══ ESTRATTO DEL DOCUMENTO ══

Ora è formalizzato. Quello di Giulio Regeni fu un “assassinio di Stato”. Nel 2016 il giovane ricercatore italiano fu seviziato con acute sofferenze fisiche “in più occasioni ed a distanza di più giorni”. La procura di Roma ha chiuso l’inchiesta sulla sua morte, emettendo quattro avvisi di chiusura delle indagini, un atto che solitamente prelude la richiesta di rinvio a giudizio, per altrettanti appartenenti ai servizi segreti del Cairo, mentre per il quinto indagato è stata chiesta l’archiviazione. Le accuse, a seconda delle posizioni, sono di sequestro di persona pluriaggravato, concorso in omicidio aggravato e concorso in lesioni personali aggravate.

Dalla descrizione delle atrocità subite da Regeni emerge anche il nome di colui che, sostengono il procuratore capo Michele Prestipino e il pm Sergio Colaiocco, è stato il carceriere, l’aguzzino, e il boia del giovane ricercatore: si tratta del maggiore Magdi Ibrahim Abdelal Sharif che «per motivi abietti e futili e abusando dei suoi poteri, con crudeltà, cagionava a Giulio Regeni lesioni» e «la perdita permanente di più organi, seviziandolo – scrivono i magistrati – con acute sofferenze fisiche, in più occasioni ed a distanza di più giorni attraverso strumenti taglienti e roventi con cui gli cagionava con numerose lesioni traumatiche a livello della testa, del volto, del tratto cervico dorsale e degli arti inferiori; attraverso ripetuti urti ad opera di mezzi contundenti (calci o pugni e l’uso di strumenti personali di offesa, quali bastoni, mazze) e meccanismi di proiezione ripetuta del corpo dello stesso contro superfici rigide ed anelastiche».

═══
══ VOCI ELENCATE ══

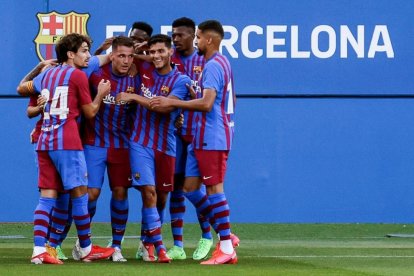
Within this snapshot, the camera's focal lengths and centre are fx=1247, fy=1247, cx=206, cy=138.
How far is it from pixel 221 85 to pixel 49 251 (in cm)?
181

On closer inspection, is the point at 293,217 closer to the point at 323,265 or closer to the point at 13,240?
the point at 13,240

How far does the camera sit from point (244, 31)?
15164 millimetres

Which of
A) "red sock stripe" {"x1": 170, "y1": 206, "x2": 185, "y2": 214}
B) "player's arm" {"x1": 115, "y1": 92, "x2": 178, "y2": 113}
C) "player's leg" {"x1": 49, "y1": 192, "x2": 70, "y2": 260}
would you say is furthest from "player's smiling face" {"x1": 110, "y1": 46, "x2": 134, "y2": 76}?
"red sock stripe" {"x1": 170, "y1": 206, "x2": 185, "y2": 214}

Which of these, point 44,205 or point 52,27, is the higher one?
point 52,27

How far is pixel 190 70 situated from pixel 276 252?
69.9 inches

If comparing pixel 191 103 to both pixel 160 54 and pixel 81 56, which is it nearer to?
pixel 160 54

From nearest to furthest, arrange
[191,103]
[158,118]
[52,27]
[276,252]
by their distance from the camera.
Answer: [191,103], [158,118], [276,252], [52,27]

═══

> COMPITO DA SVOLGERE
Estrai alla lettera dal testo sull'inchiesta per la morte di Giulio Regeni il passo che comincia con le parole "Ora è formalizzato." e si chiude dopo "lesioni personali aggravate.".

> RISPOSTA
Ora è formalizzato. Quello di Giulio Regeni fu un “assassinio di Stato”. Nel 2016 il giovane ricercatore italiano fu seviziato con acute sofferenze fisiche “in più occasioni ed a distanza di più giorni”. La procura di Roma ha chiuso l’inchiesta sulla sua morte, emettendo quattro avvisi di chiusura delle indagini, un atto che solitamente prelude la richiesta di rinvio a giudizio, per altrettanti appartenenti ai servizi segreti del Cairo, mentre per il quinto indagato è stata chiesta l’archiviazione. Le accuse, a seconda delle posizioni, sono di sequestro di persona pluriaggravato, concorso in omicidio aggravato e concorso in lesioni personali aggravate.